→ **Reading text**
About The Kaʻū Calendar

Ka`u, Hawai`i, United States
A locally owned and run community newspaper (www.kaucalendar.com) distributed in print to all Ka`u District residents of Ocean View, Na`alehu, Pahala, Hawai`i Volcanoes National Park, Volcano Village and Miloli`i on the Big Island of Hawai`i. This blog is where you can catch up on what's happening daily with our news briefs. This blog is provided by The Ka`u Calendar Newspaper (kaucalendar.com), Pahala Plantation Cottages (pahalaplantationcottages.com), Local Productions, Inc. and the Edmund C. Olson Trust.

Saturday, November 12, 2016

Ka`u News Briefs, Saturday, Nov. 12, 2016

Tulsi Gabbard gave the keynote address at KMC’s Veterans Day ceremony yesterday.
Photo from Big Island Video News
A VETERANS DAY MESSAGE came from Tulsi Gabbard yesterday as she put on her Army Service Uniform and made her way to Kīlauea Military Camp for ceremonies. The congresswoman who represents Kaʻū, Volcano and the rest of rural Hawaiʻi, wrote about, “Remembering the brave men and women I’ve had the privilege of serving alongside. In all of the political chaos that we have witnessed and experienced this year, it’s important that we pause today to honor the service of our veterans and remember the values that they sacrificed for.”
Flags and program  ready for Veterans Day at Kīlauea Miltary Camp.

→ **Directive**
Print the Kaʻū news page from "About The Kaʻū" up to and including "Day ceremony yesterday.". Rely on the Kaʻū news page alone.

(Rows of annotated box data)
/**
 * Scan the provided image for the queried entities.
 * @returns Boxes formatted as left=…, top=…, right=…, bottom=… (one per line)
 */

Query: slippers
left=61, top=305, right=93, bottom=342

→ **Response to this task**
About The Kaʻū Calendar

Ka`u, Hawai`i, United States
A locally owned and run community newspaper (www.kaucalendar.com) distributed in print to all Ka`u District residents of Ocean View, Na`alehu, Pahala, Hawai`i Volcanoes National Park, Volcano Village and Miloli`i on the Big Island of Hawai`i. This blog is where you can catch up on what's happening daily with our news briefs. This blog is provided by The Ka`u Calendar Newspaper (kaucalendar.com), Pahala Plantation Cottages (pahalaplantationcottages.com), Local Productions, Inc. and the Edmund C. Olson Trust.

Saturday, November 12, 2016

Ka`u News Briefs, Saturday, Nov. 12, 2016

Tulsi Gabbard gave the keynote address at KMC’s Veterans Day ceremony yesterday.